Nocny pościg przez cztery śląskie miasta. Policja ścigała auto, które nie zatrzymało się do kontroli. Padły strzały. Nikt nie został ranny.
Po północy w Rudzie Śląskiej policja chciała zatrzymać do kontroli auto. Patrol postanowił sprawdzić samochód, bo miał on nienaturalnie obciążony bagażnik. Kierowca jednak nie zatrzymał się i zaczął uciekać.
Rozpoczął się policyjny pościg – przez Rudę Śląską, Świętochłowice, Chorzów aż do Katowic.

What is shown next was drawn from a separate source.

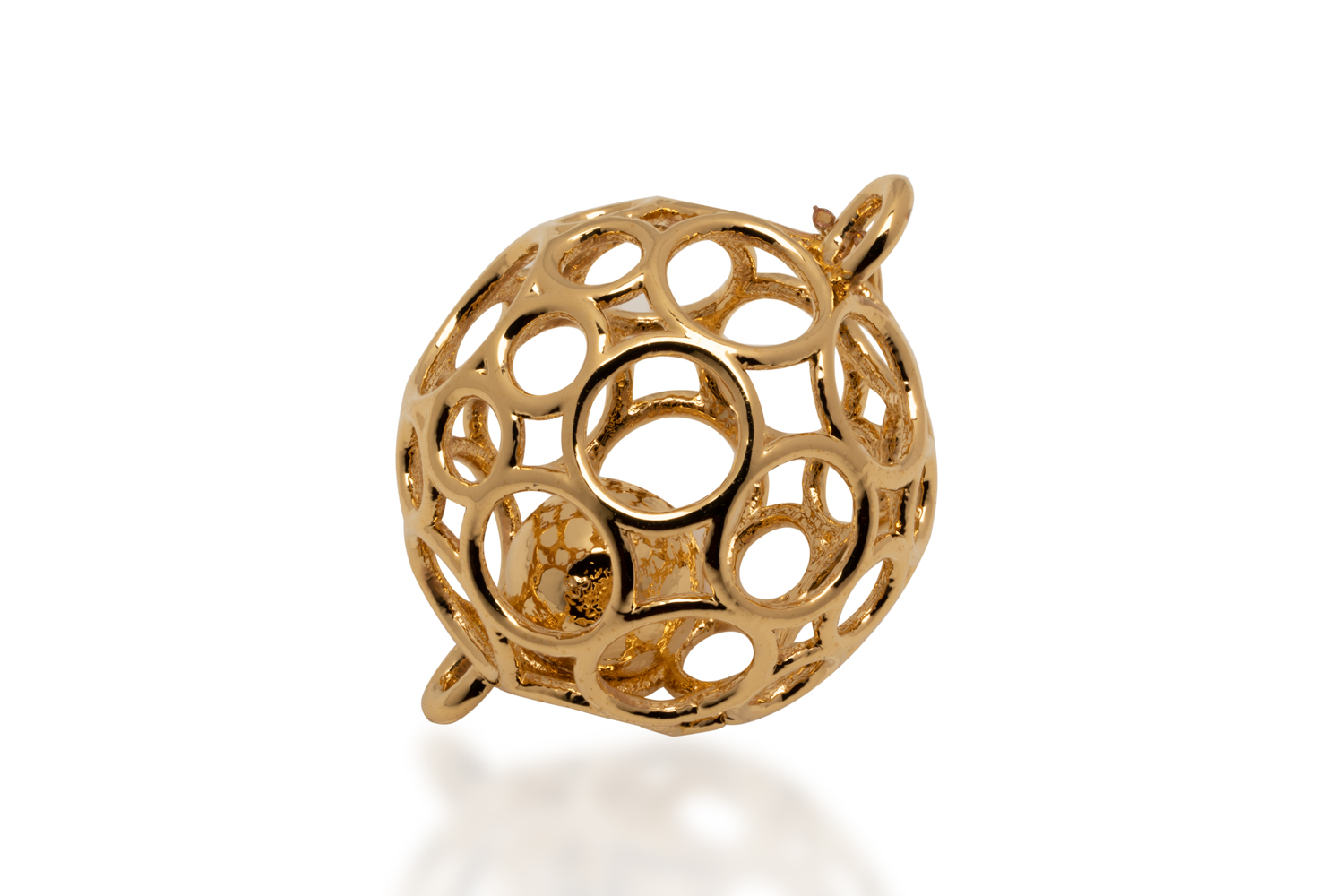 This jewelry ornament, designed by E.A.C., was 3D printed on the Shop System in steel, and subsequently gold-plated. Image via Desktop Metal.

Właśnie w Katowicach policja użyła broni służbowej. W sumie padło sześć strzałów w kierunku opon samochodów.
Kule przedziurawiły opony, kierowca nie był w stanie jechać i porzucił auto. Jak się okazało, w środku były pocięte tory kolejowe.
Policjanci zaczęli poszukiwania osób, które jechały w tym samochodzie. Jedną osobę udało się już zatrzymać, to młody mężczyzna. Drugi z uciekających – brat zatrzymanego – jest teraz poszukiwany.
Funkcjonariusze ustalają też, w którym miejscu zostały skradzione tory. Niewykluczone, że kradzieży dokonano tej nocy.